With Weinberg’s departure from the lab, the seed of the thorium fuel cycle, Uranium-233 (U-233), sat at Oak Ridge National Lab mostly forgotten. With the discussion on a closed fuel cycle dimming, the Department of Energy deemed the U-233 waste and transferred ownership to the Office of Environmental Management DOE’s trash collectors. However, it has become clear that U-233 is a very unique and valuable material. It has the potential to revolutionize both clean energy and cancer treatment, a truth that is not lost to our geopolitical adversaries, most importantly China. Aggressively pursuing thorium molten-salt reactor technology, China’s next-gen aircraft carriers, now under construction, will be powered by American thorium-reactor technology. Making matters worse for America’s prospects, the CCP claims they will be deploying commercial-scale thorium reactors by 2030. Considering the TMSR program to be one of the “perfect technologies” for their Belt and Road initiative, China plans to own the future. Meanwhile, America doesn’t even have the capability to create High-Assay Low-Enriched Uranium (or HALEU) for the Advanced Reactor Demonstration Program (ARDP) recipients, who are reliant on Russia. Moreover, we do not research alternative fuel cycle reactors, like plutonium and thorium for peaceful purposes, nor do we recycle our nuclear fuel like many other countries.
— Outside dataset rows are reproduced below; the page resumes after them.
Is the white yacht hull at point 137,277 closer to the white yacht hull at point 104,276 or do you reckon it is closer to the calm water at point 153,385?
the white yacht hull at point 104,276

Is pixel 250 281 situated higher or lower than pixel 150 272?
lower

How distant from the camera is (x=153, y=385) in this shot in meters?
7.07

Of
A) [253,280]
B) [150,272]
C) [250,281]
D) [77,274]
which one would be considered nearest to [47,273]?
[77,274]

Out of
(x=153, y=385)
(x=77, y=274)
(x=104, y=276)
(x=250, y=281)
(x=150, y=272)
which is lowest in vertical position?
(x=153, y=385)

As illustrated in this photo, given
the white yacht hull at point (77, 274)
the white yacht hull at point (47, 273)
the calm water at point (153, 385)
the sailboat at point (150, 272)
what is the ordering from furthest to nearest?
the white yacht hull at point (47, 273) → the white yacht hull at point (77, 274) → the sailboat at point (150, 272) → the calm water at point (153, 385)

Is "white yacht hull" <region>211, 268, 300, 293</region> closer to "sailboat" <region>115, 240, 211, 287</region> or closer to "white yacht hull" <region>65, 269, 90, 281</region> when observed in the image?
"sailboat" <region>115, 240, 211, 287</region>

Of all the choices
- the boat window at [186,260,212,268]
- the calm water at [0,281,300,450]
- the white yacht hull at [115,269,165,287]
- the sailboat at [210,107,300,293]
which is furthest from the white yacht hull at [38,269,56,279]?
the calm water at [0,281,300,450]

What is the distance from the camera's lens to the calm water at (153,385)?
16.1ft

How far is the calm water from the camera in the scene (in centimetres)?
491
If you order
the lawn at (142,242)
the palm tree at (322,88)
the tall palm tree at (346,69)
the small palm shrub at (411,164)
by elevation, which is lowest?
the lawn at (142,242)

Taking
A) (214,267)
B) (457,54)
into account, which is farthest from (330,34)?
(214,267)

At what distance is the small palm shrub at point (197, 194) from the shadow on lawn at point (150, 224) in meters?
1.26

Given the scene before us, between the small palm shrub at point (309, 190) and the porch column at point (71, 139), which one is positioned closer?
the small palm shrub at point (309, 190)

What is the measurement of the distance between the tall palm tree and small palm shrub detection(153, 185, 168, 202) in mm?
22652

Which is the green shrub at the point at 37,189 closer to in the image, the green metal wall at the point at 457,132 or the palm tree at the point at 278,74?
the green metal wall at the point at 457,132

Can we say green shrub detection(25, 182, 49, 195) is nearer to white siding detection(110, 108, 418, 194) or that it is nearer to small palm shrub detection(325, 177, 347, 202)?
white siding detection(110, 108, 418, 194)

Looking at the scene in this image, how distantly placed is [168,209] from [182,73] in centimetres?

France, Japan, Russia, China and others have solutions for the back-end of their nuclear fuel cycle, but here in the U.S. nuclear fuel recycling has been all but banned since the Carter administration. The law of the land calls for a geologic repository, and with the failed Yucca Mountain project, it’s clearly not a workable solution anymore. We call the valuable nuclear fuel “waste” and expect citizens to store it in their “backyard.”
Whereas other countries have been building reactors at a rapid pace, our Nuclear Regulatory Commission, is no longer in the business of licensing reactors, and its needless regulations have been making nuclear power expensive, stifling American innovation, and holding back the nuclear reactors of tomorrow.
Dr. Alvin Weinberg once said, “to deny the rebirth of nuclear energy is to deny human ingenuity and aspiration.” With the promise of a second nuclear era beckoning, we must ask ourselves, will it be China or the U.S. that will be holding the keys to a future of abundant clean energy. Without a refocus of our system, closing the fuel cycle with recycling and advancing a plethora of advanced nuclear technologies to leapfrog our competition, I fear we may already know the answer.
Senator Roger Marshall, M.D., Kansas Republican, serves on the Energy and Natural Resources; Agriculture, Nutrition, and Forestry; Health, Education, Labor and Pensions; and Small Business and Entrepreneurship Committees. He is a 5th generation farm kid growing up in Butler County and received his Medical Doctorate from the University of Kansas. Dr. Marshall served in the Army Reserves for seven years and practiced medicine in Great Bend for more than 25 years.